**EXCERPTED PASSAGE**
══════
Saturday, May 23, 2015

Dementia Risk Lower in Peritoneal Dialysis Initiators

Dialysis may be used for patients who have become ill and have acute kidney failure (temporary loss of kidney function), or for fairly stable patients who have permanently lost kidney function (stage 5 chronic kidney disease).

When we are healthy our kidneys regulate our body levels of water and minerals, and remove waste. The kidneys also produce erythropoietin and 1,25-dihydroxycholecalciferol (calcitriol) as part of the endocrine system. Dialysis does not correct the endocrine functions of failed kidneys - it only replaces some kidney functions, such as waste removal and fluid removal.

In a retrospective study of 121,623 patients initiating dialysis, Dawn F. Wolfgram, MD, of the Medical College of Wisconsin in Milwaukee, and colleagues found that those who started on PD had a 25% decreased risk of dementia compared with those who started on HD, after adjusting for age, gender, and other potential confounders. They obtained similar results when patients were matched by propensity score.

“This is the largest study to date in support of the hypothesis that the HD process itself, rather than simply the presence of ESRD, may contribute to the well-known higher prevalence of dementia among persons with ESRD,” the authors wrote in Peritoneal Dialysis International.

Dr. Wolfgram's team noted that their study “emphasizes the need for clinicians to regularly assess cognitive function among persons undergoing dialysis.” By helping clinicians tailor management to patients' cognitive abilities, early recognition of dementia may improve patient outcomes, they stated.
══════
**DATASET EXCERPTS**
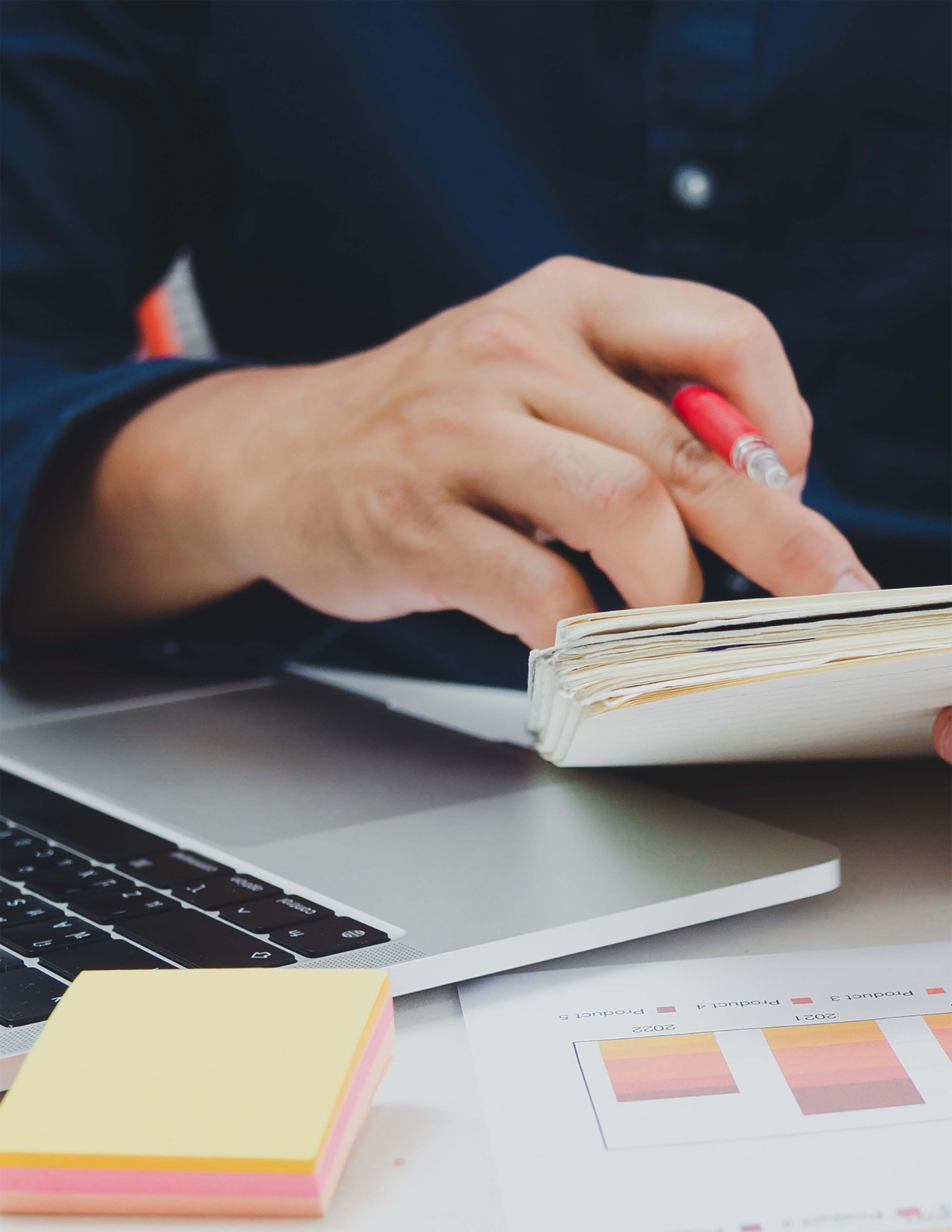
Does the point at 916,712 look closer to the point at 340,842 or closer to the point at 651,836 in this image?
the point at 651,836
══════
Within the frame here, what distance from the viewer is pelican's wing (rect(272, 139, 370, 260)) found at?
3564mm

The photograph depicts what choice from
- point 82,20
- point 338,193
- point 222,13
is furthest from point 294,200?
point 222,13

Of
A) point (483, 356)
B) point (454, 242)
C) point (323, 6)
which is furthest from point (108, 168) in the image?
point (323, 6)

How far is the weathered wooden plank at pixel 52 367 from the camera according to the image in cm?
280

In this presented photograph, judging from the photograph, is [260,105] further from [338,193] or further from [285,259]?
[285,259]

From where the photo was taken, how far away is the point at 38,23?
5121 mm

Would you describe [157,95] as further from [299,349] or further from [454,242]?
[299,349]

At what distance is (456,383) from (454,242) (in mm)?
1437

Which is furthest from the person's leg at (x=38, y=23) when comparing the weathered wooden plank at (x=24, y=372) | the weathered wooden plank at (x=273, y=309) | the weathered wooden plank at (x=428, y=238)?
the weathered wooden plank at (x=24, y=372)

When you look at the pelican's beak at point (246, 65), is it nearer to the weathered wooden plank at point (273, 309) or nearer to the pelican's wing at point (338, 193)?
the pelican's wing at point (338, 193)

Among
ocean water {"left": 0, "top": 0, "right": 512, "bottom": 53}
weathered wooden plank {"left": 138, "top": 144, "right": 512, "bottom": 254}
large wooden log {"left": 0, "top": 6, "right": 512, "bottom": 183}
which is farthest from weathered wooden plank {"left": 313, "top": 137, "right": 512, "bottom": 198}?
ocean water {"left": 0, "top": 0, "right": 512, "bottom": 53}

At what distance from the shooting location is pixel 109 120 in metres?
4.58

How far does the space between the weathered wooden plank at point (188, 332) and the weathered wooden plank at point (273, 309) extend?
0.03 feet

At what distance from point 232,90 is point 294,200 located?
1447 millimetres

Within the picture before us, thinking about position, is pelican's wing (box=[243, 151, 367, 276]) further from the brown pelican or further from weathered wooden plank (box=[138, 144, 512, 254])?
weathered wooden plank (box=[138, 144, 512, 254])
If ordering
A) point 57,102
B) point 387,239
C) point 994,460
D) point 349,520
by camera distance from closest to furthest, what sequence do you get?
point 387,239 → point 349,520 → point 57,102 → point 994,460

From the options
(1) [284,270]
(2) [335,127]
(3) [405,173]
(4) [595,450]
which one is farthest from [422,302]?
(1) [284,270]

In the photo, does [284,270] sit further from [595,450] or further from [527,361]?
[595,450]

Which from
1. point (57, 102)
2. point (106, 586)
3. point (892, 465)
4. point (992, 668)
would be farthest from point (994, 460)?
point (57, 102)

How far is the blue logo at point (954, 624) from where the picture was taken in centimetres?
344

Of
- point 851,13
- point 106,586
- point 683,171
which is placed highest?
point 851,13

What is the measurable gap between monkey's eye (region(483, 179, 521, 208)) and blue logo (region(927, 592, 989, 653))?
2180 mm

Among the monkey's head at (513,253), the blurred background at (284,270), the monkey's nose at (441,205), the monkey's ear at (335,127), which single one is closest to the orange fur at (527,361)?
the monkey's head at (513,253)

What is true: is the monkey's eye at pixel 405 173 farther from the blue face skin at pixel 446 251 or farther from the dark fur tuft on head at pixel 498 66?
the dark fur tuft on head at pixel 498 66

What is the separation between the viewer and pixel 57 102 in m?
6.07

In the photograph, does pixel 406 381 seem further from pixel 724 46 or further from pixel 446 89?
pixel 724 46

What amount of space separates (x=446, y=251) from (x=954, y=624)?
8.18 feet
══════
**ASSIGNED TASK A**
Translate this sentence from the dialysis article into Spanish: "When we are healthy our kidneys regulate our body levels of water and minerals, and remove waste."
**ASSIGNED TASK B**
Extend the article on dialysis and dementia risk with new text following its last sentence.
The records are unrelated material and have no connection to the dialysis article.

**EXPECTED OUTPUT A**
Cuando estamos sanos, nuestros riñones regulan los niveles de agua y minerales de nuestro cuerpo y eliminan los desechos.

**EXPECTED OUTPUT B**
PD was the initial dialysis modality for 8,663 of the 121,623 study subjects. The mean age of the total cohort was 69.2 years.

The researchers used U.S. Renal Data System data for incident ESRD patients during calendar years 2006–2008. For all patients, they obtained Medicare claims data for 2004 through 2009, which includes ICD-9 comorbid disease diagnosis codes.

“Our use of Medicare data allowed us to exclude people who carried a dementia diagnosis at baseline, or who were recognized as having dementia during the 90 days after they initiated dialysis,” they wrote. “Thus we were not simply documenting that persons with dementia are unlikely to be able to initiate PD, a therapy which requires greater involvement of patients in care.”

The investigators also acknowledged study limitations. For example, they pointed out that non-medical factors impact the choice between PD and HD. “Physicians are more likely to encourage patients with subtle evidence of cognitive impairment to choose HD as their initial modality, biasing our results toward higher dementia risk in those initiated on HD. Although we excluded patients with pre-existing dementia from our analysis, it is possible that significant differences in baseline cognitive function between the PD and HD groups affected our results.”